**CHALLENGE**. Reproduce the entries below, swapping every occurrence of "navy training shirt" for "dark training top" and keeping everything else the same.

Dataset entries:

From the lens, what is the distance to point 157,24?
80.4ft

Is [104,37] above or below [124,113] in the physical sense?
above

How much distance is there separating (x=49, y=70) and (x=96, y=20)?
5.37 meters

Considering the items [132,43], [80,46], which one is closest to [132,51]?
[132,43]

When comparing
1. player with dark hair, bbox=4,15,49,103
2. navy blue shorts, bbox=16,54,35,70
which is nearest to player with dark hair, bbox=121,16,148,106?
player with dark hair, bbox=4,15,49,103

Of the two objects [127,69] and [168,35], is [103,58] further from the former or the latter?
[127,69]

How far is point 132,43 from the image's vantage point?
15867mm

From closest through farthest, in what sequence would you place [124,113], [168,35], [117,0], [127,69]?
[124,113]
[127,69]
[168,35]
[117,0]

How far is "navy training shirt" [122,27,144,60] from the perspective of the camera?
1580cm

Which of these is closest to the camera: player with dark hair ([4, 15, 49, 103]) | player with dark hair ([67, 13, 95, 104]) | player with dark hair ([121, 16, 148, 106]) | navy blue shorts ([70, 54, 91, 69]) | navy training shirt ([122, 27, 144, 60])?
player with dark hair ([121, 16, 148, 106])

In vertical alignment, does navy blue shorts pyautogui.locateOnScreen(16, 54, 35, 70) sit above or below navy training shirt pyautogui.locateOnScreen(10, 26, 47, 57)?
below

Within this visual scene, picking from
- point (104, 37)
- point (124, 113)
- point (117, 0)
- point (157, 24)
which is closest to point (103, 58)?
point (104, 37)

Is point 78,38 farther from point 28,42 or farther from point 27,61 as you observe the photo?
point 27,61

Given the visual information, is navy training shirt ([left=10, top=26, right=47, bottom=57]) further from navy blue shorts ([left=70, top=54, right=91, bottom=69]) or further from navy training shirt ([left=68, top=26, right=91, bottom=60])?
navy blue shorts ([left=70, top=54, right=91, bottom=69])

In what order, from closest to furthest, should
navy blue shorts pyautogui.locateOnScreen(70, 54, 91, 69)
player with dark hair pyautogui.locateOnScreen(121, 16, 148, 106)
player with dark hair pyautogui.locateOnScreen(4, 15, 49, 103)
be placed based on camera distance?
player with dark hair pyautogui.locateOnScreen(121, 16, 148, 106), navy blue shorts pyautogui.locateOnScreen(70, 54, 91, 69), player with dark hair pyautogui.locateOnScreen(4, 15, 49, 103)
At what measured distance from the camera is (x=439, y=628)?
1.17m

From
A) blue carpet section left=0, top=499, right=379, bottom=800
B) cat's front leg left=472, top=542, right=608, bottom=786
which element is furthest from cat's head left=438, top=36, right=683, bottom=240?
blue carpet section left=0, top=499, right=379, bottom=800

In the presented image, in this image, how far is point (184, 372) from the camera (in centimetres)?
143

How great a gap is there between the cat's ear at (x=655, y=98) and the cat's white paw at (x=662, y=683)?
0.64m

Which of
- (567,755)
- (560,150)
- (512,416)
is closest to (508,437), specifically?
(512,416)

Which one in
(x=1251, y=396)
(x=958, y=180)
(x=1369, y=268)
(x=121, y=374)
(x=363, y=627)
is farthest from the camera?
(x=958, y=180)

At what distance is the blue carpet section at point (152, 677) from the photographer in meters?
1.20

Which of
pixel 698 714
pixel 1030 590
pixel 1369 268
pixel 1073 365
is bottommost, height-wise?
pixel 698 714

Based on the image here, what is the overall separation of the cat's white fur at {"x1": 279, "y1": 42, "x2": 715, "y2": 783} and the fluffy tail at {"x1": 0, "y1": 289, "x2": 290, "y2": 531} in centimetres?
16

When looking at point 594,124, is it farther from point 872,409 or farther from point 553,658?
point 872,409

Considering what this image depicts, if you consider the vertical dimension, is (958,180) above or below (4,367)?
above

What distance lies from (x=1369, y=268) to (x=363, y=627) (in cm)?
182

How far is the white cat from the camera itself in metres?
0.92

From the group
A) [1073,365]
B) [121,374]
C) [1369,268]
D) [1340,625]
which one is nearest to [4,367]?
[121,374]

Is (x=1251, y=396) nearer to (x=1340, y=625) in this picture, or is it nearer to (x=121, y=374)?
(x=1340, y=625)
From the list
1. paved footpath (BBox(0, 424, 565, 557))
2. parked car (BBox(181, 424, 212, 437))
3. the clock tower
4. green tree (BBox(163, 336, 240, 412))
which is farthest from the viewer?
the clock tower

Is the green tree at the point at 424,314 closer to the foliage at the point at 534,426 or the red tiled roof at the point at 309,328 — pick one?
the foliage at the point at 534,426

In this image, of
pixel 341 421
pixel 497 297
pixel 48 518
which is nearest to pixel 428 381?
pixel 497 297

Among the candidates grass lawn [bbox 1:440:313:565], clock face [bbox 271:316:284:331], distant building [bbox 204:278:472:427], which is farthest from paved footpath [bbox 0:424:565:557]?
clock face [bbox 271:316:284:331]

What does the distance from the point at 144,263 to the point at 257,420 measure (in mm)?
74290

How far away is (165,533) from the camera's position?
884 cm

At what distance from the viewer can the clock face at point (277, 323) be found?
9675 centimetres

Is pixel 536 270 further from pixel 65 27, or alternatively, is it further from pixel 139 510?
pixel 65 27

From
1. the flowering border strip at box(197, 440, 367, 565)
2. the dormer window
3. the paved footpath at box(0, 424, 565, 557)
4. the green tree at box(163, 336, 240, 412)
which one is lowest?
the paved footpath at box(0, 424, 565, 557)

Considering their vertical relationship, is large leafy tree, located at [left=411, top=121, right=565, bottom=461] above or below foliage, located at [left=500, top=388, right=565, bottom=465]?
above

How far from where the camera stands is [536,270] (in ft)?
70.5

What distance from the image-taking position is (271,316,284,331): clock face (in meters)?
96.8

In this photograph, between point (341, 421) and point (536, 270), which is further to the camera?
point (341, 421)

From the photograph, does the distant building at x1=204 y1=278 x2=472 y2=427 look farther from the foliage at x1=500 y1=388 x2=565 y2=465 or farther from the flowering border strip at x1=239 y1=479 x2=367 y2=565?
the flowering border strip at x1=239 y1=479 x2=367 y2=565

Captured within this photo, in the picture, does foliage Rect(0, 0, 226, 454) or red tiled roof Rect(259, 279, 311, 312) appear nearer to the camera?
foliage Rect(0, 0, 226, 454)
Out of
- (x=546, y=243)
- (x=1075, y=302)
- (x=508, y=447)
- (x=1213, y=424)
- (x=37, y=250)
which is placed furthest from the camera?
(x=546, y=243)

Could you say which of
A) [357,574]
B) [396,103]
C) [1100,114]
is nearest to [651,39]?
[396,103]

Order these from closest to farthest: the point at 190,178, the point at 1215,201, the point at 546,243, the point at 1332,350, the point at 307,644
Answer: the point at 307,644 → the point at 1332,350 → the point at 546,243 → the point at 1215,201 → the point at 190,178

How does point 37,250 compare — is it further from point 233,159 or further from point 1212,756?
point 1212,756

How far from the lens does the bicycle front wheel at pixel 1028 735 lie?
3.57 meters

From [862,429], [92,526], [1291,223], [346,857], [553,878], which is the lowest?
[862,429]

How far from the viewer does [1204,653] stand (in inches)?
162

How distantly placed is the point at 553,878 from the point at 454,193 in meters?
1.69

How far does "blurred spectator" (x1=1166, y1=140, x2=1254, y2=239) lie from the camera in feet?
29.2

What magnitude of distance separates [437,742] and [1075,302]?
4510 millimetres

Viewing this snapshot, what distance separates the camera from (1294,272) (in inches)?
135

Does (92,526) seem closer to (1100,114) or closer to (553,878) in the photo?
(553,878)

**COMPLETED EXERCISE**.
From the lens, what is the distance to point 157,24?
80.4ft

Is [104,37] above or below [124,113] in the physical sense?
above

How much distance is there separating (x=49, y=70) and (x=96, y=20)?
5.37 meters

Considering the items [132,43], [80,46], which one is closest to [132,51]?
[132,43]

When comparing
1. player with dark hair, bbox=4,15,49,103
2. navy blue shorts, bbox=16,54,35,70
which is nearest to player with dark hair, bbox=121,16,148,106?
player with dark hair, bbox=4,15,49,103

Of the two objects [127,69] and [168,35], is [103,58] further from the former or the latter?
[127,69]

How far is point 132,43 from the image's vantage point?
15867mm

From closest through farthest, in what sequence would you place [124,113], [168,35], [117,0], [127,69]?
[124,113]
[127,69]
[168,35]
[117,0]

How far is "dark training top" [122,27,144,60] from the perspective of the camera?
1580cm

Which of these is closest to the camera: player with dark hair ([4, 15, 49, 103]) | player with dark hair ([67, 13, 95, 104]) | player with dark hair ([121, 16, 148, 106]) | navy blue shorts ([70, 54, 91, 69]) | dark training top ([122, 27, 144, 60])?
player with dark hair ([121, 16, 148, 106])

In vertical alignment, does navy blue shorts pyautogui.locateOnScreen(16, 54, 35, 70) sit above or below dark training top pyautogui.locateOnScreen(10, 26, 47, 57)?
below

Within this visual scene, picking from
- point (104, 37)
- point (124, 113)
- point (117, 0)
- point (157, 24)
which is closest to point (103, 58)?
point (104, 37)

Is point 78,38 farther from point 28,42 or farther from point 27,61 as you observe the photo?
point 27,61

Given the visual information, is dark training top ([left=10, top=26, right=47, bottom=57]) further from navy blue shorts ([left=70, top=54, right=91, bottom=69]) or further from dark training top ([left=68, top=26, right=91, bottom=60])?
navy blue shorts ([left=70, top=54, right=91, bottom=69])

In what order, from closest to furthest, should
navy blue shorts pyautogui.locateOnScreen(70, 54, 91, 69)
player with dark hair pyautogui.locateOnScreen(121, 16, 148, 106)
player with dark hair pyautogui.locateOnScreen(4, 15, 49, 103)
be placed based on camera distance?
player with dark hair pyautogui.locateOnScreen(121, 16, 148, 106), navy blue shorts pyautogui.locateOnScreen(70, 54, 91, 69), player with dark hair pyautogui.locateOnScreen(4, 15, 49, 103)
At what measured distance from the camera is (x=439, y=628)?
1.17m

From
A) blue carpet section left=0, top=499, right=379, bottom=800
B) cat's front leg left=472, top=542, right=608, bottom=786
which element is furthest from cat's head left=438, top=36, right=683, bottom=240?
blue carpet section left=0, top=499, right=379, bottom=800

In the presented image, in this image, how far is point (184, 372) from the camera (in centimetres)?
143

How great a gap is there between the cat's ear at (x=655, y=98) and the cat's white paw at (x=662, y=683)?
0.64m

Which of
- (567,755)
- (560,150)
- (512,416)
is closest to (508,437), specifically?
(512,416)

Which one in
(x=1251, y=396)
(x=958, y=180)
(x=1369, y=268)
(x=121, y=374)
(x=363, y=627)
is farthest from the camera?
(x=958, y=180)

At what distance is the blue carpet section at point (152, 677) from the photographer in meters?
1.20

Which of
pixel 698 714
pixel 1030 590
pixel 1369 268
pixel 1073 365
is bottommost, height-wise?
pixel 698 714

Based on the image here, what is the overall separation of the cat's white fur at {"x1": 279, "y1": 42, "x2": 715, "y2": 783} and the fluffy tail at {"x1": 0, "y1": 289, "x2": 290, "y2": 531} in centimetres?
16

When looking at point 594,124, is it farther from point 872,409 or farther from point 553,658?
point 872,409

Considering what this image depicts, if you consider the vertical dimension, is (958,180) above or below (4,367)?
above

What distance lies from (x=1369, y=268) to (x=363, y=627) (in cm)?
182

How far is the white cat from the camera itself in metres?
0.92

From the group
A) [1073,365]
B) [121,374]
C) [1369,268]
D) [1340,625]
which one is nearest to [4,367]?
[121,374]

Is (x=1251, y=396) nearer to (x=1340, y=625) in this picture, or is it nearer to (x=121, y=374)?
(x=1340, y=625)
From the list
1. paved footpath (BBox(0, 424, 565, 557))
2. parked car (BBox(181, 424, 212, 437))
3. the clock tower
4. green tree (BBox(163, 336, 240, 412))
which is farthest from the viewer?
the clock tower

Is the green tree at the point at 424,314 closer to the foliage at the point at 534,426 or the red tiled roof at the point at 309,328 — pick one?
the foliage at the point at 534,426

In this image, of
pixel 341 421
pixel 497 297
pixel 48 518
which is nearest to pixel 428 381?
pixel 497 297

Among the candidates grass lawn [bbox 1:440:313:565], clock face [bbox 271:316:284:331], distant building [bbox 204:278:472:427], which is farthest from paved footpath [bbox 0:424:565:557]?
clock face [bbox 271:316:284:331]

What does the distance from the point at 144,263 to the point at 257,420 measure (in mm)?
74290

How far away is (165,533) from the camera's position?
884 cm

At what distance from the viewer can the clock face at point (277, 323) be found?
9675 centimetres

Is pixel 536 270 further from pixel 65 27, or alternatively, is it further from pixel 139 510?
pixel 65 27

From
1. the flowering border strip at box(197, 440, 367, 565)
2. the dormer window
3. the paved footpath at box(0, 424, 565, 557)
4. the green tree at box(163, 336, 240, 412)
which one is lowest?
the paved footpath at box(0, 424, 565, 557)

Considering their vertical relationship, is large leafy tree, located at [left=411, top=121, right=565, bottom=461] above or below foliage, located at [left=500, top=388, right=565, bottom=465]?
above

How far from where the camera stands is [536,270] (in ft)?
70.5

What distance from the image-taking position is (271,316,284,331): clock face (in meters)?
96.8

In this photograph, between point (341, 421) and point (536, 270), which is further to the camera?
point (341, 421)

From the photograph, does the distant building at x1=204 y1=278 x2=472 y2=427 look farther from the foliage at x1=500 y1=388 x2=565 y2=465 or farther from the flowering border strip at x1=239 y1=479 x2=367 y2=565?
the flowering border strip at x1=239 y1=479 x2=367 y2=565

Captured within this photo, in the picture, does foliage Rect(0, 0, 226, 454) or red tiled roof Rect(259, 279, 311, 312) appear nearer to the camera?
foliage Rect(0, 0, 226, 454)
Out of
- (x=546, y=243)
- (x=1075, y=302)
- (x=508, y=447)
- (x=1213, y=424)
- (x=37, y=250)
which is placed furthest from the camera?
(x=546, y=243)

Could you say which of
A) [357,574]
B) [396,103]
C) [1100,114]
is nearest to [651,39]?
[396,103]

Order these from closest to farthest: the point at 190,178, the point at 1215,201, the point at 546,243, the point at 1332,350, the point at 307,644
Answer: the point at 307,644 → the point at 1332,350 → the point at 546,243 → the point at 1215,201 → the point at 190,178

How does point 37,250 compare — is it further from point 233,159 or further from point 1212,756?
point 1212,756

How far from the lens does the bicycle front wheel at pixel 1028 735 lie?
3.57 meters

From [862,429], [92,526], [1291,223], [346,857], [553,878], which is the lowest?
[862,429]

How far from the viewer does [1204,653] stand (in inches)?
162

How distantly placed is the point at 553,878 from the point at 454,193 in meters?
1.69

How far does "blurred spectator" (x1=1166, y1=140, x2=1254, y2=239) lie from the camera in feet?
29.2

What magnitude of distance separates [437,742] and [1075,302]?
4510 millimetres

Viewing this snapshot, what distance separates the camera from (1294,272) (in inches)?
135

Does (92,526) seem closer to (1100,114) or closer to (553,878) in the photo?
(553,878)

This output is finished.